Assista ao vídeo da Apufsc que esclarece as desinformações divulgadas pelo governo contra o funcionalismo

O projeto de reforma administrativa do governo federal será enviado ao Congresso Nacional na próxima semana. A apresentação da proposta, que mexe com as regras do funcionalismo público, foi confirmada pelo ministro da Economia, Paulo Guedes, nesta sexta-feira (7). “A administrativa vai na semana que vem”, afirmou Guedes, ao falar sobre as reformas econômicas do governo federal em um seminário realizado na Fundação Getúlio Vargas (FGV), no Rio de Janeiro.

No mesmo evento, em campanha pela reforma, o ministro classificou os funcionários públicos de “parasitas”.  “O funcionalismo teve aumento de 50% acima da inflação, tem estabilidade de emprego, tem aposentadoria generosa, tem tudo. O hospedeiro está morrendo. O cara (funcionário público) virou um parasita e o dinheiro não está chegando no povo.”

A Apufsc produziu um vídeo para esclarecer algumas das desinformações propagadas pelo governo federal para colocar a opinião pública contra os funcionários públicos. Os professores universitários são alvo dessa campanha capitaneada pelo ministro da Economia Paulo Guedes, com reforço do ministro da Educação Abraham Weintraub. Assista ao vídeo:

O projeto de reforma administrativa prevê uma redução do salário inicial do servidor para R$5 mil, fim da estabilidade, reduçao de carreiras e avaliações de desempenho.
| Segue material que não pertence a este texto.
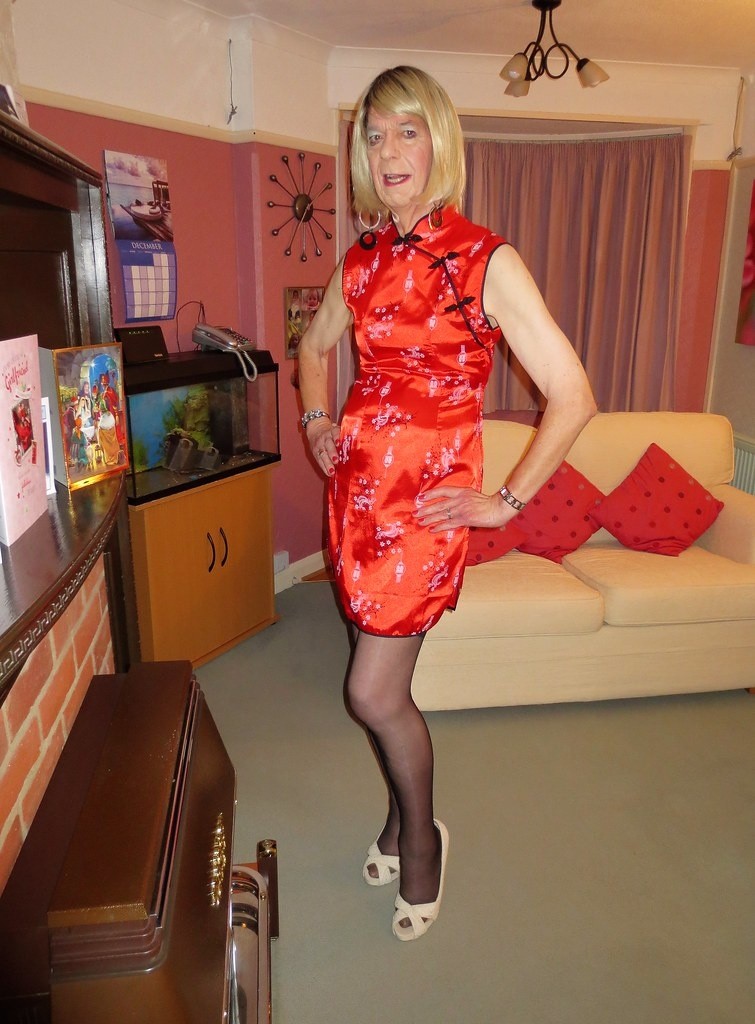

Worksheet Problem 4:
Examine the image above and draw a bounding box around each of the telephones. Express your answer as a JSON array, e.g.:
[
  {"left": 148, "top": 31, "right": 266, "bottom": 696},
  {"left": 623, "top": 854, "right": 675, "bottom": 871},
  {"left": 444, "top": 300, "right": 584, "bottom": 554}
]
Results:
[{"left": 191, "top": 322, "right": 256, "bottom": 352}]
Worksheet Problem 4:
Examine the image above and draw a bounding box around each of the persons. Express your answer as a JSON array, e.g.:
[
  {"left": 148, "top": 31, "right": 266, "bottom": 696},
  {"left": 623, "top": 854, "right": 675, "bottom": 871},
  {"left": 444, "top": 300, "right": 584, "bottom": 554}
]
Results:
[{"left": 294, "top": 64, "right": 598, "bottom": 941}]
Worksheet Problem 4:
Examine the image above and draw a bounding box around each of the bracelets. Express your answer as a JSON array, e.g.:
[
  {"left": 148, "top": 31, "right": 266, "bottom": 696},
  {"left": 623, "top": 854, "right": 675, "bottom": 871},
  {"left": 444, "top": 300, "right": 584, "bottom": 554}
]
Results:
[{"left": 301, "top": 409, "right": 330, "bottom": 430}]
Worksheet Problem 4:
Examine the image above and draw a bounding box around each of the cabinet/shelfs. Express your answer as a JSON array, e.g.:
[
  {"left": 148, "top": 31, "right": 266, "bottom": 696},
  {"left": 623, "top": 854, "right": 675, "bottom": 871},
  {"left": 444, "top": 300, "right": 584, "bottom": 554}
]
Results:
[{"left": 128, "top": 465, "right": 279, "bottom": 671}]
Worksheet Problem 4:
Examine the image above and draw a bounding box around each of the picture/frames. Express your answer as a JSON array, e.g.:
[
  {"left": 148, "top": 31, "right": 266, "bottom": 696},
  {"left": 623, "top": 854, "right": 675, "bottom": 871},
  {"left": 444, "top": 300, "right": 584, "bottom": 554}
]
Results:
[{"left": 284, "top": 287, "right": 325, "bottom": 358}]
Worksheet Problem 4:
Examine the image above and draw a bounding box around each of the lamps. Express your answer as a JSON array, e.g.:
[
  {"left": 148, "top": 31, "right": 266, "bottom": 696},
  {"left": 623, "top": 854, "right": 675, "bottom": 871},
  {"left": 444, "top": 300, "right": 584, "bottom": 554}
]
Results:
[{"left": 499, "top": 0, "right": 611, "bottom": 97}]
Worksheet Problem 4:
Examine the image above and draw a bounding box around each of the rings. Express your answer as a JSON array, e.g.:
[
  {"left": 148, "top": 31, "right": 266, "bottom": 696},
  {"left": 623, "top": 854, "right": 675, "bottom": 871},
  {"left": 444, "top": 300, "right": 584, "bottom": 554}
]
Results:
[{"left": 448, "top": 508, "right": 451, "bottom": 520}]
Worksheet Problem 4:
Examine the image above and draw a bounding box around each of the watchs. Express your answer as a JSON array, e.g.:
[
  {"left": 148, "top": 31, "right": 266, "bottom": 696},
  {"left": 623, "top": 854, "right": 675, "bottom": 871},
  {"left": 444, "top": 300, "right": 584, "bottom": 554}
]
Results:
[{"left": 499, "top": 485, "right": 527, "bottom": 510}]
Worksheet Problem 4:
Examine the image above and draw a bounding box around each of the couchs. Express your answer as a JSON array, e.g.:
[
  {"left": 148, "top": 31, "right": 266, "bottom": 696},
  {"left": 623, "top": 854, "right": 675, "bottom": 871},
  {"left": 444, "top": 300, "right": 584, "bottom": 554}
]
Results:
[{"left": 410, "top": 412, "right": 755, "bottom": 712}]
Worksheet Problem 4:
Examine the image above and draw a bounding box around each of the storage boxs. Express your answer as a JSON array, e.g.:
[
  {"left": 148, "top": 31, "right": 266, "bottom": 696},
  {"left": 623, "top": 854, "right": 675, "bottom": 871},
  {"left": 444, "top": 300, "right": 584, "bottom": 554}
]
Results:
[{"left": 122, "top": 347, "right": 280, "bottom": 507}]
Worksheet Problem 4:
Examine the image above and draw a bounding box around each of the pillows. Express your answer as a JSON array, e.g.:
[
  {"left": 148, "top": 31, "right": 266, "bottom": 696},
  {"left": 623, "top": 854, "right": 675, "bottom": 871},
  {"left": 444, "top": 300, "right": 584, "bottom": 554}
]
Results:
[
  {"left": 463, "top": 504, "right": 529, "bottom": 567},
  {"left": 588, "top": 442, "right": 725, "bottom": 558},
  {"left": 507, "top": 461, "right": 606, "bottom": 564}
]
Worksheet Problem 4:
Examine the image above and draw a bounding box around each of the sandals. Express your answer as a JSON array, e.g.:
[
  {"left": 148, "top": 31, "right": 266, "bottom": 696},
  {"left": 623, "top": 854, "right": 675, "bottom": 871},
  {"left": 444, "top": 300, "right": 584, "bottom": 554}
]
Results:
[
  {"left": 392, "top": 818, "right": 449, "bottom": 941},
  {"left": 363, "top": 820, "right": 400, "bottom": 886}
]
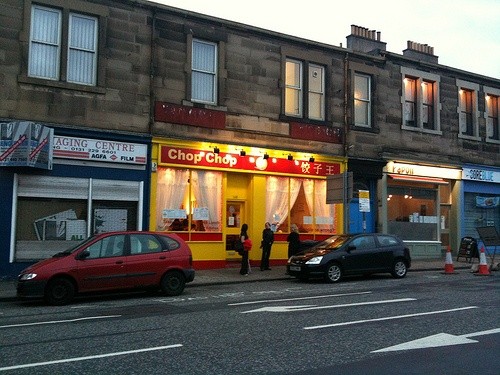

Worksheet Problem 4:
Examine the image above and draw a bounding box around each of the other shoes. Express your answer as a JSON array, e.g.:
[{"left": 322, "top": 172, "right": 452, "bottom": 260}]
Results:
[
  {"left": 261, "top": 268, "right": 264, "bottom": 271},
  {"left": 265, "top": 267, "right": 272, "bottom": 270},
  {"left": 285, "top": 272, "right": 290, "bottom": 275},
  {"left": 241, "top": 272, "right": 249, "bottom": 276}
]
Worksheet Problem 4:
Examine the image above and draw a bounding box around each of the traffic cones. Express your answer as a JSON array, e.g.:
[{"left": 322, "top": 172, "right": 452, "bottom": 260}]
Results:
[
  {"left": 473, "top": 246, "right": 496, "bottom": 276},
  {"left": 441, "top": 243, "right": 460, "bottom": 274}
]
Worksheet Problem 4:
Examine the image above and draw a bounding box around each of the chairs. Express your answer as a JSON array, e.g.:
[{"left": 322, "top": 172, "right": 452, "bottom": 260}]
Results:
[
  {"left": 360, "top": 238, "right": 390, "bottom": 249},
  {"left": 114, "top": 241, "right": 124, "bottom": 258}
]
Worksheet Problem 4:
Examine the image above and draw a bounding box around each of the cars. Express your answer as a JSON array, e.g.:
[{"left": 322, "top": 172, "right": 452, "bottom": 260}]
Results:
[
  {"left": 16, "top": 230, "right": 195, "bottom": 306},
  {"left": 286, "top": 232, "right": 412, "bottom": 284}
]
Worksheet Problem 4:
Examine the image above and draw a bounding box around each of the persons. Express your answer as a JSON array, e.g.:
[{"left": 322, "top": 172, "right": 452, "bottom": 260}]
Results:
[
  {"left": 260, "top": 222, "right": 274, "bottom": 270},
  {"left": 239, "top": 224, "right": 252, "bottom": 276},
  {"left": 285, "top": 224, "right": 300, "bottom": 275}
]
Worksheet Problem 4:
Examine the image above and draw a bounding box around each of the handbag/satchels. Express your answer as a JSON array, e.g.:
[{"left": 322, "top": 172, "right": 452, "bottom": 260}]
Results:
[{"left": 234, "top": 235, "right": 242, "bottom": 251}]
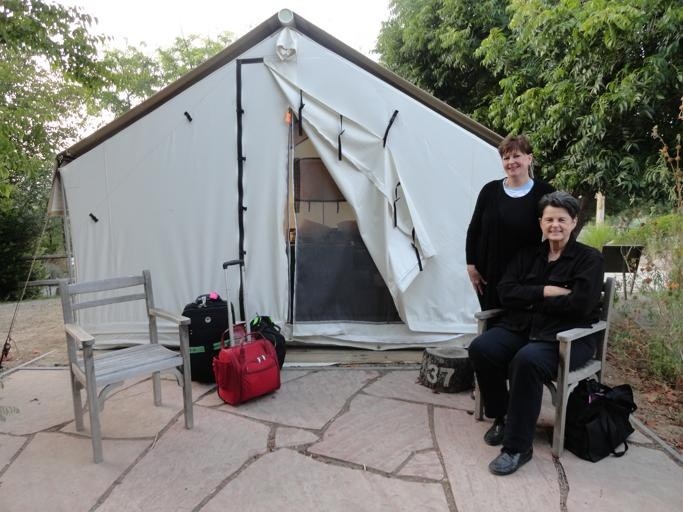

Para um professor universitário que passou em concurso depois de anos de estudo e com mestrado e doutorado, esse valor é de R$7 mil. A reforma também pretende reestruturar a progressão salarial, com o fim da progressão automática por tempo de serviço e fazer com que o servidor só atinja o teto salarial no fim da carreira.

O governo quer ainda acabar com a estabilidade do servidor. Hoje, existem apenas dois regimes: os de estabilidade e os comissionados, por indicação política. A reforma pretende criar quatro: comissionados, sem estabilidade (com possibilidade de demissão sem justa causa), com estabilidade (monitorados por auditores) e por tempo determinado (com limite máximo de tempo no cargo). Com exceção dos comissionados, todos os outros servidores passariam dois anos como uma espécie de trainee, sendo efetivados por avaliação de desempenho.

A equipe econômica de Guedes busca criar novos mecanismos de avaliação para servidores. Além do fim da progressão automática, a reforma deve criar critério para a promoção, como avaliação de mérito, desempenho e capacitação. O baixo desempenho também poderia ser base para uma demissão.

A reforma busca, além disso, diminuir o número de carreiras do funcionalismo, que hoje são 300.

Todas as mudanças passariam a valer para novos servidores. Os que já passaram em concurso não seriam afetados, por conta do direito adquirido.